With the exception of the Executive Committee, for which there are no regularly scheduled meetings, the committees of the Board convene in accordance with an annually developed schedule.

Independence of the Board and Board Committees
All of Talisman’s directors, except for the President and Chief Executive Officer, are independent. Talisman’s Board has appropriate structures in place to ensure that the Board can function independently of management.

The roles of the Chairman of the Board and the Chief Executive Officer have been split since 1993 and the Chairman of the Board is an independent director. The terms of reference for the Board, each Board Committee, the Chief Executive Officer and the Chairman of the Board have been in place since 1995 and are regularly reviewed and updated to reflect new legislation, refinements in roles and responsibilities and best practices.

Board and Director Effectiveness
The ability of any board of directors to carry out its mandate and statutory obligations is contingent on maintaining an effective board and on recruiting and retaining effective directors. To ensure continuing effectiveness, assessments of the Board, its Committees and individual directors (including special assessments of the Chairman of the Board and Committee Chairs) are conducted on an annual basis.

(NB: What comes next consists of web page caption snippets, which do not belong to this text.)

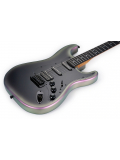 MSC18 Pro (Dark Aurora), зображення 2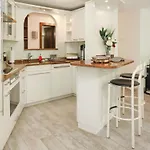 Nirwana By Interhome * Zermatt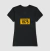 Brasileiro Original 1975 - comprar online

The Board’s ongoing succession and recruitment processes are also designed to ensure the continuing effectiveness of the Board and its Committees. To assist in the director selection process, the Governance and Nominating Committee has created a profile of ideal characteristics and qualifications of new nominees, which takes into account the Company’s governance framework and current Board composition.

The Company maintains an evergreen list of potential Board members. In 2007, the Governance and Nominating Committee updated its profile of all current directors' experience and qualifications, and, using these profiles and the evergreeen list, identified and considered various candidates. Also in 2007, the Governance and Nominating Committee reviewed the Board Succession Policy in detail.